>> Start DATA SECTION

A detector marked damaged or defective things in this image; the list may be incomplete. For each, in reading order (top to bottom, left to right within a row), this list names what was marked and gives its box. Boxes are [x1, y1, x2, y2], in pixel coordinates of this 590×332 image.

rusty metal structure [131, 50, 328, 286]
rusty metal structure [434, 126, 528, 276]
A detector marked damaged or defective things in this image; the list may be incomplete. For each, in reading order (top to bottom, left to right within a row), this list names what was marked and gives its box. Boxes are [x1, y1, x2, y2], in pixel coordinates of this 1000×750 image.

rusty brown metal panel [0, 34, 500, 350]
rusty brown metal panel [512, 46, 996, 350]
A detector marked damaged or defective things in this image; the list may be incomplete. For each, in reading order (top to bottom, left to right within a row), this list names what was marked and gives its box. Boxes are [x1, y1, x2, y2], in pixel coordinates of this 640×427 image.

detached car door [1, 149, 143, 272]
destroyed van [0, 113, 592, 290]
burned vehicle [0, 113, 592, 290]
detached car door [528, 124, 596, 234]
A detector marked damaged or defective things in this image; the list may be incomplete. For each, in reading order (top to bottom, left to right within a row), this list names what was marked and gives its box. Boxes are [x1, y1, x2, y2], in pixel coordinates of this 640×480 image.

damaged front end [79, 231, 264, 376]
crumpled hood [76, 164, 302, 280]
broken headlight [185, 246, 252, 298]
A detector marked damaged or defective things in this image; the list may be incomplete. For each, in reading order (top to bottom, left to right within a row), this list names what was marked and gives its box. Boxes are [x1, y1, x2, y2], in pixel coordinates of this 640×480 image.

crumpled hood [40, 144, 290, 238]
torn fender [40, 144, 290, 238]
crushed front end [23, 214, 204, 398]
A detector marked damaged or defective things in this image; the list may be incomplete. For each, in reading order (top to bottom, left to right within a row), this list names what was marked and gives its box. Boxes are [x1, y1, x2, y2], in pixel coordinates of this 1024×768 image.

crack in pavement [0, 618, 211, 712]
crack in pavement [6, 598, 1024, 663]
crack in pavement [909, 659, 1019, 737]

>> End DATA SECTION

| PROBLEM |
Copy the material word for word, starting at the line with "this 1000×750 image." and ending with the line with "detached car door [528, 124, 596, 234]", including both of those lines.

| RESPONSE BELOW |
A detector marked damaged or defective things in this image; the list may be incomplete. For each, in reading order (top to bottom, left to right within a row), this list names what was marked and gives its box. Boxes are [x1, y1, x2, y2], in pixel coordinates of this 1000×750 image.

rusty brown metal panel [0, 34, 500, 350]
rusty brown metal panel [512, 46, 996, 350]
A detector marked damaged or defective things in this image; the list may be incomplete. For each, in reading order (top to bottom, left to right within a row), this list names what was marked and gives its box. Boxes are [x1, y1, x2, y2], in pixel coordinates of this 640×427 image.

detached car door [1, 149, 143, 272]
destroyed van [0, 113, 592, 290]
burned vehicle [0, 113, 592, 290]
detached car door [528, 124, 596, 234]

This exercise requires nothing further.